Things start getting a little easier here, as Envel Le Hir has started collecting yearly summaries of Wikibase, such as “Wikibase Yearly Summary 2020“. I highly recommend reading these for a full overview, but I’ll extract some key points here.

Code wise the introduction of “packages” in Wikibase.git happened!

2021

Wikibase Yearly Summary 2021 by Envel Le Hir

This year Wikibase got its own all-important Twitter account. More and more workshops and projects around Wikibase were created, including a series of working hours around WBStack. Great projects exposing user needs were created such as RaiseWikibase. Federated properties, blog posts, WikidataCon 2021 and more.

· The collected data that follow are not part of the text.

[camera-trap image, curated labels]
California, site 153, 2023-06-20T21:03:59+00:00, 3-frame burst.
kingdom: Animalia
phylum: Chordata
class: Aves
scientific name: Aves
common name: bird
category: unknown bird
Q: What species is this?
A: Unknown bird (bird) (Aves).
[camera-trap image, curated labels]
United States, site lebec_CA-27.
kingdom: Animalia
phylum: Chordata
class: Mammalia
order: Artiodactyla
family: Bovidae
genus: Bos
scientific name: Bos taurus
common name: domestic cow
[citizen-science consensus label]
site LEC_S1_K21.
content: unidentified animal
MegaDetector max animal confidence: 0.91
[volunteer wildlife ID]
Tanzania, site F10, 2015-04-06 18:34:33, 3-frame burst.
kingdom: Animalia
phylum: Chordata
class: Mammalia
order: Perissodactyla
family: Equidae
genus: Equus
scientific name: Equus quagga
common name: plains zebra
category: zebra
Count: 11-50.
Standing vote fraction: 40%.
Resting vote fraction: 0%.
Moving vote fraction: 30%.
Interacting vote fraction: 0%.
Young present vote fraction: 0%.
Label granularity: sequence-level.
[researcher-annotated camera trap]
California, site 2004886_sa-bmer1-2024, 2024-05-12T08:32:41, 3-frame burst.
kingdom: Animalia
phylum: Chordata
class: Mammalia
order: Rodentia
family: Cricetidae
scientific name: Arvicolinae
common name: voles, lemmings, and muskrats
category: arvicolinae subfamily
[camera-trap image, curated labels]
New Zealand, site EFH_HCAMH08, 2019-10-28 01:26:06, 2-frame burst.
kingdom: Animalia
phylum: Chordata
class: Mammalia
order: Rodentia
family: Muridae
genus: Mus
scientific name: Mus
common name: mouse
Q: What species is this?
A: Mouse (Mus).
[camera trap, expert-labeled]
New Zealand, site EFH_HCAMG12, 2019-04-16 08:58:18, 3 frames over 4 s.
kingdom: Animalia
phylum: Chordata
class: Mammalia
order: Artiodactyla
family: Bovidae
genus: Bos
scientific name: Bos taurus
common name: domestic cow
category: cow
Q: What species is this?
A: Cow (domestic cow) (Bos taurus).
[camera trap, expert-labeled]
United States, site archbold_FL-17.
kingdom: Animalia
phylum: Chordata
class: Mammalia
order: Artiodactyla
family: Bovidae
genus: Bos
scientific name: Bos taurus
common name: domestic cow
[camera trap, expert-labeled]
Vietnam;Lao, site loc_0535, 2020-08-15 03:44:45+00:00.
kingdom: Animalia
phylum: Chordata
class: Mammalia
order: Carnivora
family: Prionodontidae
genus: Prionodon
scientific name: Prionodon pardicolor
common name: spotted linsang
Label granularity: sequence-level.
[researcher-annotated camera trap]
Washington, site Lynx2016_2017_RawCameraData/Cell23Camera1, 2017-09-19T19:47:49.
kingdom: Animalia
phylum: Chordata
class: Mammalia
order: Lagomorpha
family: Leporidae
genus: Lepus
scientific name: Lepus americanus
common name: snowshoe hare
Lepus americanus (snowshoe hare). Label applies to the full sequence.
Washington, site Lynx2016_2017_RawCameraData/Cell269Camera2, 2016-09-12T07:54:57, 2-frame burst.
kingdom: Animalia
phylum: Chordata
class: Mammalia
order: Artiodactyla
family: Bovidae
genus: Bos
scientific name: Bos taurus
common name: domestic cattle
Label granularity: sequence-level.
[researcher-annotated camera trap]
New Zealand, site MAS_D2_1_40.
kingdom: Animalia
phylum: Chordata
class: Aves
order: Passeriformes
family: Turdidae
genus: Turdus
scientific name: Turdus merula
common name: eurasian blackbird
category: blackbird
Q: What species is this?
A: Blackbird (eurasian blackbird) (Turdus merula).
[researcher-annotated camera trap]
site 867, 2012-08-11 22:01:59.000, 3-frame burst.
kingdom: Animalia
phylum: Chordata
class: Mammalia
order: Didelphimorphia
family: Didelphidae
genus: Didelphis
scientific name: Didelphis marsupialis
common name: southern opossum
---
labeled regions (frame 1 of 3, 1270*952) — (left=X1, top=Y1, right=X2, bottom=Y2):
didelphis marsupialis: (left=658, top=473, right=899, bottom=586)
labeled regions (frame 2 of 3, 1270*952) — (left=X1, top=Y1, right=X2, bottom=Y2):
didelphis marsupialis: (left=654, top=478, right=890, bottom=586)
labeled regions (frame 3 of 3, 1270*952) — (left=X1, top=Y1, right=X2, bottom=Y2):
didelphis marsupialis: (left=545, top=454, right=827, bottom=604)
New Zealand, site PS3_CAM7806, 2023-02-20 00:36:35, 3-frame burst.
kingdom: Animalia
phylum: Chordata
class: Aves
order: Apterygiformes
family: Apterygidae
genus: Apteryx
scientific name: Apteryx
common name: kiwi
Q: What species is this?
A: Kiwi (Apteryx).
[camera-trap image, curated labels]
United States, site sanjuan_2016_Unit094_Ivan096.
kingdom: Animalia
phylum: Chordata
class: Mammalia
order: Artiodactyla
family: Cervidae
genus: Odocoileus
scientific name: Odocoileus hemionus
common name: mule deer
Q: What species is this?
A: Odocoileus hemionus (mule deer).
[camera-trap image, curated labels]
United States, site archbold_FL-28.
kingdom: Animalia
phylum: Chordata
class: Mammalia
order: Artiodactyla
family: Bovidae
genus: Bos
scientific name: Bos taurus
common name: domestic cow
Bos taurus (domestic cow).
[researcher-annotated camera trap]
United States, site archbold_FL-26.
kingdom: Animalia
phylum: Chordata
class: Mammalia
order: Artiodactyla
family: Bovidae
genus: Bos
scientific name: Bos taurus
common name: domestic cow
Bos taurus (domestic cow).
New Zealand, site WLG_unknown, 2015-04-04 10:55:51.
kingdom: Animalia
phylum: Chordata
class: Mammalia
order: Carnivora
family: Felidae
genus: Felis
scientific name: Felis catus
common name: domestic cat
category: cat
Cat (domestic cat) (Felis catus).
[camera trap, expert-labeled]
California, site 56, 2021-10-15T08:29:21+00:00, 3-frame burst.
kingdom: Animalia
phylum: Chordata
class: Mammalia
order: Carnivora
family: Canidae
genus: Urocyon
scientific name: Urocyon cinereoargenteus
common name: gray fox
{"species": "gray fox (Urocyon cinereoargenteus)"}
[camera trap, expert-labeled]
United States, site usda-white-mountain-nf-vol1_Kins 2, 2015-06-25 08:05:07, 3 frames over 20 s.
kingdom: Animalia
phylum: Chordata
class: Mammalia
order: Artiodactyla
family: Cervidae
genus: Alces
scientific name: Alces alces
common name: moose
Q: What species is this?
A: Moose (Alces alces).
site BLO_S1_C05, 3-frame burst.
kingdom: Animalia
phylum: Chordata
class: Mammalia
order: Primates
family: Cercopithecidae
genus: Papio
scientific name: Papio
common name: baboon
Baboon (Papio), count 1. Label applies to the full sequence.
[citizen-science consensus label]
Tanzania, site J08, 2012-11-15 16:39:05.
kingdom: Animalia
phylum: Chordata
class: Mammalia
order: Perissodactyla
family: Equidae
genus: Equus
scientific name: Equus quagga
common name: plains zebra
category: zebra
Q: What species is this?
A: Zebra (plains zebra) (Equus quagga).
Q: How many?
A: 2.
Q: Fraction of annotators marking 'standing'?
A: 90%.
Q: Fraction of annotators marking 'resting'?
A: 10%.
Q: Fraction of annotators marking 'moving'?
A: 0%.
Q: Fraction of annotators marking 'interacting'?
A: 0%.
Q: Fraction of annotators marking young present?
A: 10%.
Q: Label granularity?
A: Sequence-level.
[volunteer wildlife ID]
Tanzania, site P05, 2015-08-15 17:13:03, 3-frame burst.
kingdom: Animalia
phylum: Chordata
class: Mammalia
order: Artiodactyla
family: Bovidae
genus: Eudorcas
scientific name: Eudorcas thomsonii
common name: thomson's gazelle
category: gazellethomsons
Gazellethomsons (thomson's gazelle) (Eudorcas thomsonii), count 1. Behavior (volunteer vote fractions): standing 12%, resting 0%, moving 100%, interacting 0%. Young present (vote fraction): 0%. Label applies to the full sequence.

The Wikibase stakeholder group is thriving with 17 organizational members, and 26 individual members. Institutional requirements have been collected and presented, and the group even has a budget to work with, and also a Twitter account!

Most importantly the new Linked Open Data strategy was published by Wikimedia Germany. The highlight of this for Wikibase, is the clear and distinct strategy for the Wikibase Ecosystem.

  • Empower knowledge curators to share their data: Increase the number and diversity of Wikibases that can eventually be connected to the LOD web.
  • Ecosystem enablement: Enable an ecosystem of extensions as well as tools and custom interfaces based on WB APIs to emerge around Wikibase, extending the functionality of the software for more use cases.
  • Connect data across technological & institutional barriers: Ensure Wikibases can connect more deeply with each other and Wikidata to form an LOD web

Code wise some of the libraries that were split out of Wikibase.git back in 2013 were moved back into the code base to be managed as a mono repo.

2022

Wikibase Yearly Summary 2022 by Envel Le Hir

It’s only February, and the next thing on the cards for Wikibase is the Wikibase.cloud offering by Wikimedia Deutschland to replace wbstack.com.

Lots still to happen here, as I am writing this in February :)